Présentation

Présentation
(Faudrait que je commence par dire bonjour... Que c'est difficile é.è)

Hello les gens :)

(Voilà, ça, c'est fait... Quoi d'autre, maintenant ? Ha oui ! Présenter mon skyblog, évidemment -__- Voyez mon enthousiasme totalement... Démesuré ? xD)

Rhum, rhum... Je n'ai pas créé ce blog pour vous raconter ma vie mais plutôt pour vous inviter à lire ce qui sort tout droit de mon petit cerveau.

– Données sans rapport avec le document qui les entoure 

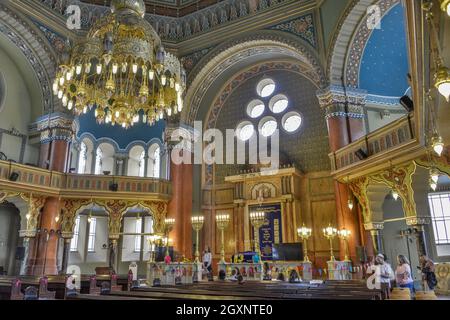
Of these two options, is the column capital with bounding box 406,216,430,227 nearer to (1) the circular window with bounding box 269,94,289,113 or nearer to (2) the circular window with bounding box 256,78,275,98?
(1) the circular window with bounding box 269,94,289,113

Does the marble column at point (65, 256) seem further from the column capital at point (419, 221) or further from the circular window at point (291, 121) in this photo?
the column capital at point (419, 221)

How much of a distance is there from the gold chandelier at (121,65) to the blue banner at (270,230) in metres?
8.04

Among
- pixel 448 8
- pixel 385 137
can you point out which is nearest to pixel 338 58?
pixel 385 137

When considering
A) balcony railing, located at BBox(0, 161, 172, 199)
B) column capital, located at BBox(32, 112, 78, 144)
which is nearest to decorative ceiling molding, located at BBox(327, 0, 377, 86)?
balcony railing, located at BBox(0, 161, 172, 199)

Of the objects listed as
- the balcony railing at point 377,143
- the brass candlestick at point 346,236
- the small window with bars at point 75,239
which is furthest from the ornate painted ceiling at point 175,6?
the brass candlestick at point 346,236

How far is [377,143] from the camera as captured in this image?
1138 centimetres

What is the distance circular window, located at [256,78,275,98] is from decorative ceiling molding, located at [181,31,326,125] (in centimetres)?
154

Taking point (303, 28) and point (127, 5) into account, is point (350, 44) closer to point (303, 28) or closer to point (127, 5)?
point (303, 28)

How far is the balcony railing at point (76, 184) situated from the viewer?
1401 centimetres

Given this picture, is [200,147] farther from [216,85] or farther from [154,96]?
[154,96]

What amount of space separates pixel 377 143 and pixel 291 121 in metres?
7.28

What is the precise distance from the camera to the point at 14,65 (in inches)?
659
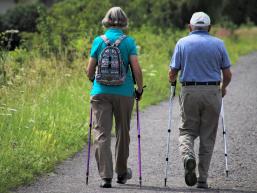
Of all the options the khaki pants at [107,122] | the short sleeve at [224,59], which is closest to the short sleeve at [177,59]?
the short sleeve at [224,59]

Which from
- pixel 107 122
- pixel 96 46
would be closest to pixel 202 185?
pixel 107 122

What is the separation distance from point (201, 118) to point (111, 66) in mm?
1085

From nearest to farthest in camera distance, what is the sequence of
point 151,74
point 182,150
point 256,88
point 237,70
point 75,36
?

Bah oui, vous n'êtes pas si bêtes que vous y paraissez, donc vous avez surement compris qu'ici seront exposées mes fics et non le résumé de ma vie :) Rassurez-vous, si jamais ça vous emmerde de lire des histoires totalement inventées qui mettent en scène des groupes japonais, vous pouvez passer votre chemin ! De toute manière, je n'espère pas atteindre un nombre élevé de visites. Pour tout vous dire, je m'en fiche complètement. De même pour les commentaires ^^

Aussi ! Si jamais des homophobes se retrouvent ici, vous pouvez bien vite cliquer sur la croix rouge en haut à droite de votre écran étant donné que les trois quarts, voir la totalité des relations entre mes personnages seront homosexuelles. À part ça, il peut y avoir des scènes choquantes du genre viols ou tout ces trucs là. Et puis, évidemment, le truc que j'aime le plus, les lemons xD Bien sur, ce ne sera pas à chaque fois hein !

Bref ! Je pense que j'en ai terminé avec ça ! (Enfin, ça commençait à me fatiguer là u.u)

Bonne visite quand même hein, et puis j'espère que les fics que j'écrirai vous plairont un minimum =)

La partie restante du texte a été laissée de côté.